Raising the money to march

A grandstand seat to the Rose Parade costs $50. To march costs a lot more. For each of the 266 members of the Defiance (Ohio) High School Marching Band, a five-night trip to California will cost $1,151, including $59 apiece for visits to Disneyland and Universal Studios and $20 for a New Year's Eve party.

The financing falls largely to individual families, but to lower the price, corporate contributions were sought, and nearly 30 fund-raisers organized everything from the proverbial candy sales, car washes, and dances, to $6 boxes of cornflakes bearing pictures of the band.

No band member who needed financial help was refused, but each family agreed to support and participate in fund-raising efforts. The band participated in a 10-mile "marchathon" through town earlier this month.

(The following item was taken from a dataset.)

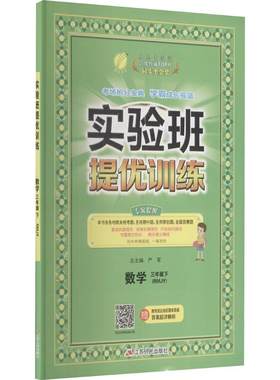 小学实验班提优训练语数英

The event was to raise money via pledges and to test the endurance of the band. "We're like 99 percent of the other bands in the country," says director Vince Polce. "We're not too good on the street unless we practice."

Dressed in casual clothes, the band hit the road at 9 a.m. Saturday, wound its way down main streets and quiet residential neighborhoods, leaving excited children and beaming adults in its wake.

Many folks called out greetings to Mr. Polce. Band members marched and played, and occasionally a handful of them would dash into someone's house to use the bathroom, an option that won't exist during the Rose Parade.

After about six miles of uptempo marching with only one extended stop at a railroad crossing, the band did take a lunch break at an elementary school, where a local sub shop provided the food.

Ray Hartzell took the opportunity to park his 45-pound sousaphone on the grass. The weight of this hulking instrument was "tolerable," he says, but come New Year's Day he expects to reach for a makeshift cushion. "Either your shoulder hurts," he says, "or you wear a diaper [as padding] under your uniform."

Going the distance may require it. The Rose Parade is the marathon of band experiences.

Kristi Parsons, a flag bearer in 1981, when Defiance High last went to Pasadena, says it was "marching and music, marching and music, and people and people and people. I remember it being very long."